DESCRIPTION OF THE TASK »
Retype each entry below precisely as it reads.

[RECORD SET]

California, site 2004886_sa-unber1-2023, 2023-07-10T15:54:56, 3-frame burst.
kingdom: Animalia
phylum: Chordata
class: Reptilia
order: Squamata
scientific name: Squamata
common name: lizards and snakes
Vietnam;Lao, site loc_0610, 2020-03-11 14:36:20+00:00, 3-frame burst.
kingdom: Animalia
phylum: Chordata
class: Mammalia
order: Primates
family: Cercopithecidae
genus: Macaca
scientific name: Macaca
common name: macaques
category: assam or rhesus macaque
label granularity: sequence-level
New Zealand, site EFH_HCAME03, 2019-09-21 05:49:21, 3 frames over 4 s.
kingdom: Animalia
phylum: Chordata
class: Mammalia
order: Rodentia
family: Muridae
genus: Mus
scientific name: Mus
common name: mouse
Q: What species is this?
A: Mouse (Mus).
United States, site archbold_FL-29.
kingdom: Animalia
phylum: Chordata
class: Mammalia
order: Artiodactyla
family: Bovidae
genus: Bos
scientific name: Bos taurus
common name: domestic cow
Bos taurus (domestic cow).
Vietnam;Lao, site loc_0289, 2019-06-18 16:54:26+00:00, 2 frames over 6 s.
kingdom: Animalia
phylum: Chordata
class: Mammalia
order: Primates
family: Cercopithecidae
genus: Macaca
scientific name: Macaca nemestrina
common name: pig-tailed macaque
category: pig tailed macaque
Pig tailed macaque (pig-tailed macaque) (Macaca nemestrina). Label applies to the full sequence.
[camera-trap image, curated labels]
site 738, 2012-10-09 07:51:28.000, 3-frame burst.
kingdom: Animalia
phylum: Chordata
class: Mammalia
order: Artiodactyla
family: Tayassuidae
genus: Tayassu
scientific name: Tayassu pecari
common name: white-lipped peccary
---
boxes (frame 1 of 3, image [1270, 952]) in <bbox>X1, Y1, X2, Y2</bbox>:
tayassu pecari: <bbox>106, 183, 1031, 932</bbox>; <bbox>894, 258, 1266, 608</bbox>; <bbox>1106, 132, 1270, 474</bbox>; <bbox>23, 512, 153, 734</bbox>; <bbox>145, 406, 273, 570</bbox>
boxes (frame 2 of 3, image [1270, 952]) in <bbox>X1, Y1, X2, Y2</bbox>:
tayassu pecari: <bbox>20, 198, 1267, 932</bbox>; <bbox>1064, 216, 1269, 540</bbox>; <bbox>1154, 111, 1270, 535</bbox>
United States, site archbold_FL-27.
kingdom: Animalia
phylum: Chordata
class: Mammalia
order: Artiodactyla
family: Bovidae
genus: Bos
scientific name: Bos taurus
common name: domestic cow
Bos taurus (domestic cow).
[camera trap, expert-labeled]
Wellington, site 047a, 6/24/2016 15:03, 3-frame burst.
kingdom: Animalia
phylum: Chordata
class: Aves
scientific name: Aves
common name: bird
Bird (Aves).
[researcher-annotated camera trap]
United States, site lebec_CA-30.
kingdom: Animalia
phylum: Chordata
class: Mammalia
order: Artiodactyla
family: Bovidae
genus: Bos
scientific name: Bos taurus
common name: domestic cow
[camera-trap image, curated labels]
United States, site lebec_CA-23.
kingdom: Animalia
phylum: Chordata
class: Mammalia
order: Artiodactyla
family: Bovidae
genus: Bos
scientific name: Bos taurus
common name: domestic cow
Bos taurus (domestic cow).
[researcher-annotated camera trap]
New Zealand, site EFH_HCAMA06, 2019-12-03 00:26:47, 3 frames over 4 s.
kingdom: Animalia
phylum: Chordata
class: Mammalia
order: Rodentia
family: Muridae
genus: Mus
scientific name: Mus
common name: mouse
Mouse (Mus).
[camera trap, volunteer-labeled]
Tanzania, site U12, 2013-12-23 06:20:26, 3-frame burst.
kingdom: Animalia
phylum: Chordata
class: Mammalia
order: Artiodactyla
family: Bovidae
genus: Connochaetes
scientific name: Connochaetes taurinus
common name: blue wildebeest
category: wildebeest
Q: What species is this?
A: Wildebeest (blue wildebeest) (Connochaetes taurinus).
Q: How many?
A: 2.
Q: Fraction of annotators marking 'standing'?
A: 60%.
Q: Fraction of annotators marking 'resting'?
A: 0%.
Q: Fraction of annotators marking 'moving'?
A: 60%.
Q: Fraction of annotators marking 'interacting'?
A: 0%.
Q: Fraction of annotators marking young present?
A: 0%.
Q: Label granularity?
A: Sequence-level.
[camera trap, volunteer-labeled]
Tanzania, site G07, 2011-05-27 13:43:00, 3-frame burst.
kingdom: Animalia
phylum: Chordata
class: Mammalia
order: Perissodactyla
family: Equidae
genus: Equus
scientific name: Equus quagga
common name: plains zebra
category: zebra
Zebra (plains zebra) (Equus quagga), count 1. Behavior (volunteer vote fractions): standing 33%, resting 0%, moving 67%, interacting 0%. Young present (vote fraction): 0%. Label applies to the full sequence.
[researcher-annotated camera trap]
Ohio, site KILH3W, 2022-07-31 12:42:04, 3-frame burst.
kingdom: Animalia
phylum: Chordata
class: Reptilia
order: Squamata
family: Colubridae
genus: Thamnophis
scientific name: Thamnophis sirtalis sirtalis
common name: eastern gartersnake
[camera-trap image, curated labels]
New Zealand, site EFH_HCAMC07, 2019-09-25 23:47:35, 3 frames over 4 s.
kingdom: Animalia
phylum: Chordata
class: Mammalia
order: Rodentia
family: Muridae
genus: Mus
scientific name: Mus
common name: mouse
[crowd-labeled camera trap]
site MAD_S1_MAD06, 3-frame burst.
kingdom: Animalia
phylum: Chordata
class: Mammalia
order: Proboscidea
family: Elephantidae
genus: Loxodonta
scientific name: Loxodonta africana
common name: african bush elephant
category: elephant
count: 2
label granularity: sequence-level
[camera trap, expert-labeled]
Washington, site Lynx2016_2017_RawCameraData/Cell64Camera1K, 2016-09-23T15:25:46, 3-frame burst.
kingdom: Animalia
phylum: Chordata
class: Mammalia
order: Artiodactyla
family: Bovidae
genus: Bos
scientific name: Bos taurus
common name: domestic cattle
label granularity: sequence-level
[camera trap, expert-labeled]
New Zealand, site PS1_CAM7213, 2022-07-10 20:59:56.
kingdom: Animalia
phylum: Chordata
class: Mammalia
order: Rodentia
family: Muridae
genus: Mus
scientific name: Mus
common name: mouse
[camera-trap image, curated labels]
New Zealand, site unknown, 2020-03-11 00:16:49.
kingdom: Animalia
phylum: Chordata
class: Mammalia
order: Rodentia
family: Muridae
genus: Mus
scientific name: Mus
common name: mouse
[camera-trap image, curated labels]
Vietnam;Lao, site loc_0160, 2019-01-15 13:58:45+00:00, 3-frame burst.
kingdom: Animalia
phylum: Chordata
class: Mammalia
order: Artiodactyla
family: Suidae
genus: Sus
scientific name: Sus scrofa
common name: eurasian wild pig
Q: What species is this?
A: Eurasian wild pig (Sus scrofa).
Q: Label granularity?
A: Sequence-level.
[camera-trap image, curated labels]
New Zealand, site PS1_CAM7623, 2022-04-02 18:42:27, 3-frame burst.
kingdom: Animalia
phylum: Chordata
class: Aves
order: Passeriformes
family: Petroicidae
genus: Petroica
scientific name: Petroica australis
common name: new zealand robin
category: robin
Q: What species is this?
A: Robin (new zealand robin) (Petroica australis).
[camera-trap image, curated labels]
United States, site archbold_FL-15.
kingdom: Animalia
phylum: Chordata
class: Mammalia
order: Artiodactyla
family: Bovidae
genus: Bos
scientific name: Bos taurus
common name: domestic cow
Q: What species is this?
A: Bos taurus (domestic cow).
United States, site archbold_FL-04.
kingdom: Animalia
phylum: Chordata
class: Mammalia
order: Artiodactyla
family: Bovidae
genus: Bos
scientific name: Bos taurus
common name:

[/RECORD SET]

REPLY TO THE EXERCISE »
California, site 2004886_sa-unber1-2023, 2023-07-10T15:54:56, 3-frame burst.
kingdom: Animalia
phylum: Chordata
class: Reptilia
order: Squamata
scientific name: Squamata
common name: lizards and snakes
Vietnam;Lao, site loc_0610, 2020-03-11 14:36:20+00:00, 3-frame burst.
kingdom: Animalia
phylum: Chordata
class: Mammalia
order: Primates
family: Cercopithecidae
genus: Macaca
scientific name: Macaca
common name: macaques
category: assam or rhesus macaque
label granularity: sequence-level
New Zealand, site EFH_HCAME03, 2019-09-21 05:49:21, 3 frames over 4 s.
kingdom: Animalia
phylum: Chordata
class: Mammalia
order: Rodentia
family: Muridae
genus: Mus
scientific name: Mus
common name: mouse
Q: What species is this?
A: Mouse (Mus).
United States, site archbold_FL-29.
kingdom: Animalia
phylum: Chordata
class: Mammalia
order: Artiodactyla
family: Bovidae
genus: Bos
scientific name: Bos taurus
common name: domestic cow
Bos taurus (domestic cow).
Vietnam;Lao, site loc_0289, 2019-06-18 16:54:26+00:00, 2 frames over 6 s.
kingdom: Animalia
phylum: Chordata
class: Mammalia
order: Primates
family: Cercopithecidae
genus: Macaca
scientific name: Macaca nemestrina
common name: pig-tailed macaque
category: pig tailed macaque
Pig tailed macaque (pig-tailed macaque) (Macaca nemestrina). Label applies to the full sequence.
[camera-trap image, curated labels]
site 738, 2012-10-09 07:51:28.000, 3-frame burst.
kingdom: Animalia
phylum: Chordata
class: Mammalia
order: Artiodactyla
family: Tayassuidae
genus: Tayassu
scientific name: Tayassu pecari
common name: white-lipped peccary
---
boxes (frame 1 of 3, image [1270, 952]) in <bbox>X1, Y1, X2, Y2</bbox>:
tayassu pecari: <bbox>106, 183, 1031, 932</bbox>; <bbox>894, 258, 1266, 608</bbox>; <bbox>1106, 132, 1270, 474</bbox>; <bbox>23, 512, 153, 734</bbox>; <bbox>145, 406, 273, 570</bbox>
boxes (frame 2 of 3, image [1270, 952]) in <bbox>X1, Y1, X2, Y2</bbox>:
tayassu pecari: <bbox>20, 198, 1267, 932</bbox>; <bbox>1064, 216, 1269, 540</bbox>; <bbox>1154, 111, 1270, 535</bbox>
United States, site archbold_FL-27.
kingdom: Animalia
phylum: Chordata
class: Mammalia
order: Artiodactyla
family: Bovidae
genus: Bos
scientific name: Bos taurus
common name: domestic cow
Bos taurus (domestic cow).
[camera trap, expert-labeled]
Wellington, site 047a, 6/24/2016 15:03, 3-frame burst.
kingdom: Animalia
phylum: Chordata
class: Aves
scientific name: Aves
common name: bird
Bird (Aves).
[researcher-annotated camera trap]
United States, site lebec_CA-30.
kingdom: Animalia
phylum: Chordata
class: Mammalia
order: Artiodactyla
family: Bovidae
genus: Bos
scientific name: Bos taurus
common name: domestic cow
[camera-trap image, curated labels]
United States, site lebec_CA-23.
kingdom: Animalia
phylum: Chordata
class: Mammalia
order: Artiodactyla
family: Bovidae
genus: Bos
scientific name: Bos taurus
common name: domestic cow
Bos taurus (domestic cow).
[researcher-annotated camera trap]
New Zealand, site EFH_HCAMA06, 2019-12-03 00:26:47, 3 frames over 4 s.
kingdom: Animalia
phylum: Chordata
class: Mammalia
order: Rodentia
family: Muridae
genus: Mus
scientific name: Mus
common name: mouse
Mouse (Mus).
[camera trap, volunteer-labeled]
Tanzania, site U12, 2013-12-23 06:20:26, 3-frame burst.
kingdom: Animalia
phylum: Chordata
class: Mammalia
order: Artiodactyla
family: Bovidae
genus: Connochaetes
scientific name: Connochaetes taurinus
common name: blue wildebeest
category: wildebeest
Q: What species is this?
A: Wildebeest (blue wildebeest) (Connochaetes taurinus).
Q: How many?
A: 2.
Q: Fraction of annotators marking 'standing'?
A: 60%.
Q: Fraction of annotators marking 'resting'?
A: 0%.
Q: Fraction of annotators marking 'moving'?
A: 60%.
Q: Fraction of annotators marking 'interacting'?
A: 0%.
Q: Fraction of annotators marking young present?
A: 0%.
Q: Label granularity?
A: Sequence-level.
[camera trap, volunteer-labeled]
Tanzania, site G07, 2011-05-27 13:43:00, 3-frame burst.
kingdom: Animalia
phylum: Chordata
class: Mammalia
order: Perissodactyla
family: Equidae
genus: Equus
scientific name: Equus quagga
common name: plains zebra
category: zebra
Zebra (plains zebra) (Equus quagga), count 1. Behavior (volunteer vote fractions): standing 33%, resting 0%, moving 67%, interacting 0%. Young present (vote fraction): 0%. Label applies to the full sequence.
[researcher-annotated camera trap]
Ohio, site KILH3W, 2022-07-31 12:42:04, 3-frame burst.
kingdom: Animalia
phylum: Chordata
class: Reptilia
order: Squamata
family: Colubridae
genus: Thamnophis
scientific name: Thamnophis sirtalis sirtalis
common name: eastern gartersnake
[camera-trap image, curated labels]
New Zealand, site EFH_HCAMC07, 2019-09-25 23:47:35, 3 frames over 4 s.
kingdom: Animalia
phylum: Chordata
class: Mammalia
order: Rodentia
family: Muridae
genus: Mus
scientific name: Mus
common name: mouse
[crowd-labeled camera trap]
site MAD_S1_MAD06, 3-frame burst.
kingdom: Animalia
phylum: Chordata
class: Mammalia
order: Proboscidea
family: Elephantidae
genus: Loxodonta
scientific name: Loxodonta africana
common name: african bush elephant
category: elephant
count: 2
label granularity: sequence-level
[camera trap, expert-labeled]
Washington, site Lynx2016_2017_RawCameraData/Cell64Camera1K, 2016-09-23T15:25:46, 3-frame burst.
kingdom: Animalia
phylum: Chordata
class: Mammalia
order: Artiodactyla
family: Bovidae
genus: Bos
scientific name: Bos taurus
common name: domestic cattle
label granularity: sequence-level
[camera trap, expert-labeled]
New Zealand, site PS1_CAM7213, 2022-07-10 20:59:56.
kingdom: Animalia
phylum: Chordata
class: Mammalia
order: Rodentia
family: Muridae
genus: Mus
scientific name: Mus
common name: mouse
[camera-trap image, curated labels]
New Zealand, site unknown, 2020-03-11 00:16:49.
kingdom: Animalia
phylum: Chordata
class: Mammalia
order: Rodentia
family: Muridae
genus: Mus
scientific name: Mus
common name: mouse
[camera-trap image, curated labels]
Vietnam;Lao, site loc_0160, 2019-01-15 13:58:45+00:00, 3-frame burst.
kingdom: Animalia
phylum: Chordata
class: Mammalia
order: Artiodactyla
family: Suidae
genus: Sus
scientific name: Sus scrofa
common name: eurasian wild pig
Q: What species is this?
A: Eurasian wild pig (Sus scrofa).
Q: Label granularity?
A: Sequence-level.
[camera-trap image, curated labels]
New Zealand, site PS1_CAM7623, 2022-04-02 18:42:27, 3-frame burst.
kingdom: Animalia
phylum: Chordata
class: Aves
order: Passeriformes
family: Petroicidae
genus: Petroica
scientific name: Petroica australis
common name: new zealand robin
category: robin
Q: What species is this?
A: Robin (new zealand robin) (Petroica australis).
[camera-trap image, curated labels]
United States, site archbold_FL-15.
kingdom: Animalia
phylum: Chordata
class: Mammalia
order: Artiodactyla
family: Bovidae
genus: Bos
scientific name: Bos taurus
common name: domestic cow
Q: What species is this?
A: Bos taurus (domestic cow).
United States, site archbold_FL-04.
kingdom: Animalia
phylum: Chordata
class: Mammalia
order: Artiodactyla
family: Bovidae
genus: Bos
scientific name: Bos taurus
common name:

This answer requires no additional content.